Two-Step Power Valve:
Some Rochester models use a "two-step" power valve assembly. The first step unseats the spring loaded plunger and fuel is metered by the plunger for light power requirements. For the second step, the plunger is completely bottomed and fuel is metered entirely for full power operation by the calibrated restriction in the passage leading to the main well area.
Other Carburetor Models:
Due to the many different models among carburetor manufacturers, the basic design of the parts contained in the power system will vary in appearance.
Figure 16 Figure 17 Figure 18
Some power systems as used in Holley, Rochester and Stromberg carburetors will be vacuum-operated using the piston, stem and valve arrangement as described earlier (figure 16). Others of the same basic type (Holley carburetors) will use a diaphragm in place of the piston (figure 17). Vacuum working against the diaphragm operates the unit in the same manner.
Other systems as used in late model 2 and 4-barrel Ford and Holley carburetors will also be vacuum-operated but through the use of a self-contained power valve assembly (figure 18). This type has a diaphragm built into the power valve unit and is connected directly to the plunger controlling open and closed positions in the following manner.
The manifold vacuum acting on one side of the diaphragm at idle and normal load conditions is strong enough to hold the diaphragm inward closing off the plunger opening by overcoming the tension of a built-in power valve spring.
When high-power demands place a greater load on the engine and intake manifold vacuum drops below a predetermined point, the power valve spring overcomes the reduced vacuum acting upon the diaphragm opening the valve. Fuel flows through the valve until engine demands decrease resulting in an increase of vacuum once again closing the valve by means of diaphragm movement.
While most carburetor power systems use the separate power valve method as described above, practically all Carter carburetors are designed to incorporate a movable metering rod (or step-up rod) working up and down in the metering jet varying the area of the jet thus controlling the amount of fuel flow through it. The specific design and application of the metering rod method which Carter uses will vary according to their different model carburetors, but for purposes of illustration the following is the basic manner in which it operates. Refer to figure 19.

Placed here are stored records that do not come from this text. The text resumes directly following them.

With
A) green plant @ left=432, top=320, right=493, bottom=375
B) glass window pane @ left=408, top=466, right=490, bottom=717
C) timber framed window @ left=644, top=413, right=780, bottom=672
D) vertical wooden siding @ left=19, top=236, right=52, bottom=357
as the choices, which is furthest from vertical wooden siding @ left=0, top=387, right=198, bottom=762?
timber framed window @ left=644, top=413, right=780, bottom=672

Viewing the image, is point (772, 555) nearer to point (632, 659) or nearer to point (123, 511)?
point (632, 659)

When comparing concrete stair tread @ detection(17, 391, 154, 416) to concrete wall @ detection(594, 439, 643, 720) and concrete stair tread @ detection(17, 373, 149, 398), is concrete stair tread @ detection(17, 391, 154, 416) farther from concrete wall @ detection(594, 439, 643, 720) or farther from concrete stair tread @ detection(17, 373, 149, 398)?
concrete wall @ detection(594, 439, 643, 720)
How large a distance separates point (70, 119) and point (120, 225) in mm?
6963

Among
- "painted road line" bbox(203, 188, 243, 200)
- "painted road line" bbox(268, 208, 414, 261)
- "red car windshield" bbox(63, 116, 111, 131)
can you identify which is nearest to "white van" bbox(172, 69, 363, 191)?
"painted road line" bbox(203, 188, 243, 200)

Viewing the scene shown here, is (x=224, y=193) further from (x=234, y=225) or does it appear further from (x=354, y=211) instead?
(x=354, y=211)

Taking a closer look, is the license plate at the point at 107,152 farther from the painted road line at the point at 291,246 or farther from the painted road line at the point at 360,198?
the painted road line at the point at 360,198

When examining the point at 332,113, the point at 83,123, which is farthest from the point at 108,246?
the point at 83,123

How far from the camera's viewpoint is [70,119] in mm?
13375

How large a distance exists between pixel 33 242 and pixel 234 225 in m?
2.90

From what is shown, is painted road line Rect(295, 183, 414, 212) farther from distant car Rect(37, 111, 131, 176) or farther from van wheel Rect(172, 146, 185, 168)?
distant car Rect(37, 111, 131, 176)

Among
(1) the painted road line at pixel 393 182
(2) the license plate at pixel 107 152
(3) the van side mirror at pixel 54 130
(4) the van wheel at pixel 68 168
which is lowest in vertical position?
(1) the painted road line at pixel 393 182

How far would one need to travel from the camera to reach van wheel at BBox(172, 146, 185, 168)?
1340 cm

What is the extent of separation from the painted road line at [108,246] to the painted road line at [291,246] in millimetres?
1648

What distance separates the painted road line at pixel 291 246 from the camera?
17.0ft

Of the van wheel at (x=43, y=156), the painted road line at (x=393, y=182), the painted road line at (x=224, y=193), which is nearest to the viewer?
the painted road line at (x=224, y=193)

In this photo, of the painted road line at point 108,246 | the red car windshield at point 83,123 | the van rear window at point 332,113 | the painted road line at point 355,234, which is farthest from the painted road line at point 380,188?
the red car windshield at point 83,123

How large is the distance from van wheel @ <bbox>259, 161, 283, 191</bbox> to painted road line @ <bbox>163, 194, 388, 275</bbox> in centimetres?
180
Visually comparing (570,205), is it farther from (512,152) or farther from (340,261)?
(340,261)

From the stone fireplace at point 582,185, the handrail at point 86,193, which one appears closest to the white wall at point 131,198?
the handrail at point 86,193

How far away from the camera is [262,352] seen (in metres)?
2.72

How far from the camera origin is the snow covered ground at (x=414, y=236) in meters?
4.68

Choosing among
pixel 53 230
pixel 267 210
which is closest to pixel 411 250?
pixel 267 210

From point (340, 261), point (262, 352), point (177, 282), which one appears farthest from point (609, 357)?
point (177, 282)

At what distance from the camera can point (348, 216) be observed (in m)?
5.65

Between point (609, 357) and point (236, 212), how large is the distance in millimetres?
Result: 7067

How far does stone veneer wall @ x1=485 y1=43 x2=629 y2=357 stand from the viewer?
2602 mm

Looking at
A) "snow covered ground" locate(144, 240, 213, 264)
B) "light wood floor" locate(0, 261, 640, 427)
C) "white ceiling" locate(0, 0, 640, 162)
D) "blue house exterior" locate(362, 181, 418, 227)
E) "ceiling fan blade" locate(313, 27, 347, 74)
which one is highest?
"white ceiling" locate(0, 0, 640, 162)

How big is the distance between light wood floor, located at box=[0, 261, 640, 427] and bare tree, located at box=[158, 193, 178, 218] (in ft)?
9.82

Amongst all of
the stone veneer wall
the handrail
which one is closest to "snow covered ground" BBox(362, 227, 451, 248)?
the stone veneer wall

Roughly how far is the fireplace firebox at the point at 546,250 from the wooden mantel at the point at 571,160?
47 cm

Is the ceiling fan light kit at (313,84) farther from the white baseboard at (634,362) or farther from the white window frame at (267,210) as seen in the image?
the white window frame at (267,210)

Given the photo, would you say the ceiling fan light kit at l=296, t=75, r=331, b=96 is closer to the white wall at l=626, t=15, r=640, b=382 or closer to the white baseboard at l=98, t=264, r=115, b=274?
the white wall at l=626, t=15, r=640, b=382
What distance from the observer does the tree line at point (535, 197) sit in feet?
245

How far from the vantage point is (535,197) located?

Fuel for part-throttle and full-throttle operation is supplied through the high-speed circuit. The position of the step-up rod in the main metering jet controls the amount of fuel permitted to reach the discharge nozzles. The step-up rod, having different size steps at the base, is connected to a spring-loaded vacuum piston and positioned in the metering jet according to the strength of the intake manifold vacuum applied to the base of the vacuum piston.
During part-throttle operation, manifold vacuum overcomes the strength of the spring under the piston pulling the piston and rod assembly down. The large diameter of the metering or step-up rod is now held in the main metering jet. Fuel is now being metered around the large diameter of the rod.
Under power demands or wide-open throttle, manifold vacuum drops to the point where the tension of the step-up piston spring being stronger than vacuum forces the piston and rod upward. The smaller diameter of the step-up rod now being located in the main metering jet permits a larger quantity of fuel to flow by.
The design of Carter carburetors will vary in that only one metering rod is used for single-barrel carburetors - two rods for 2 and 4-barrel carburetors. Some models will use a mechanically operated metering rod to coincide with throttle valve movement, plus a vacuum-operated step-up piston and rod assembly for power demands. Step-up rods do not require an adjustment upon reassembling carburetor. Metering rods require an adjustment, and complete instructions with accompanying illustrations are included with each Echlin carburetor tune-up kit.